__Task statement__
Write each line word for word, from the line that contains "From what this" through the last line of the material below.

__Items from a data source__
_____
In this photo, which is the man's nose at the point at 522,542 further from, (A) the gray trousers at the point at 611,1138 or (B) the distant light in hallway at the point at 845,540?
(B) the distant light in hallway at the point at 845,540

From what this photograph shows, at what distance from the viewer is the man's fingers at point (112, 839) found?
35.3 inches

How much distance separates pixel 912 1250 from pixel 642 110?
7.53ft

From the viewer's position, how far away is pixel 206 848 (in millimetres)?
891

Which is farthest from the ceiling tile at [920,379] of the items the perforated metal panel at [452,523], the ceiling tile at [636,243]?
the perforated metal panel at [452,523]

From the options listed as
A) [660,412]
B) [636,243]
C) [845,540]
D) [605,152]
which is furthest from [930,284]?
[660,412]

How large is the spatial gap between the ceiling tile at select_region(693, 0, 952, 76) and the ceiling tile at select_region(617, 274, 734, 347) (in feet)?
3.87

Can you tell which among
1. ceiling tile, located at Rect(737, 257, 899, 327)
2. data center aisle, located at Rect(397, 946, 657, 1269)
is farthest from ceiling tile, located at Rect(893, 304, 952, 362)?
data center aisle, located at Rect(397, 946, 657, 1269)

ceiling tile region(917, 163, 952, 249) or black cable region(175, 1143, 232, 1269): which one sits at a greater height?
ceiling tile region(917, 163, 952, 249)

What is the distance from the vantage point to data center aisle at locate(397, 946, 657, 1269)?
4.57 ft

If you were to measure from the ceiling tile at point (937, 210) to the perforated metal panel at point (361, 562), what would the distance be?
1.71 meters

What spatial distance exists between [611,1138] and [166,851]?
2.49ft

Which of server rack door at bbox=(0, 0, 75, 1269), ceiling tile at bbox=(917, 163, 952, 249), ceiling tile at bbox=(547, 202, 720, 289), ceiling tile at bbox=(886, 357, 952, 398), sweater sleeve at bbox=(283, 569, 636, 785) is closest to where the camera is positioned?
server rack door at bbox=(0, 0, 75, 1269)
_____
__Final result__
From what this photograph shows, at what distance from the viewer is the man's fingers at point (112, 839) found?
35.3 inches

How much distance separates pixel 912 1250 from pixel 642 110?
7.53ft

From the viewer's position, how far away is pixel 206 848 (in millimetres)?
891

Which is farthest from the ceiling tile at [920,379] of the items the perforated metal panel at [452,523], the ceiling tile at [636,243]?
the perforated metal panel at [452,523]

From the options listed as
A) [660,412]
B) [636,243]
C) [845,540]
D) [605,152]
which is furthest from [930,284]?
[660,412]

How large is the spatial gap between the ceiling tile at select_region(693, 0, 952, 76) and the ceiling tile at select_region(617, 274, 734, 347) (in feet)?
3.87

Can you tell which among
1. ceiling tile, located at Rect(737, 257, 899, 327)
2. data center aisle, located at Rect(397, 946, 657, 1269)
is farthest from ceiling tile, located at Rect(893, 304, 952, 362)?
data center aisle, located at Rect(397, 946, 657, 1269)

ceiling tile region(917, 163, 952, 249) or black cable region(175, 1143, 232, 1269): which one sits at a greater height?
ceiling tile region(917, 163, 952, 249)

What is the distance from the vantage point to data center aisle at locate(397, 946, 657, 1269)?
4.57 ft

If you were to measure from the ceiling tile at point (937, 210) to the perforated metal panel at point (361, 562), what would the distance be?
1.71 meters

What spatial distance exists between [611,1138] and [166,851]?
2.49ft

Which of server rack door at bbox=(0, 0, 75, 1269), ceiling tile at bbox=(917, 163, 952, 249), ceiling tile at bbox=(547, 202, 720, 289), ceiling tile at bbox=(886, 357, 952, 398), sweater sleeve at bbox=(283, 569, 636, 785) is closest to where the camera is positioned?
server rack door at bbox=(0, 0, 75, 1269)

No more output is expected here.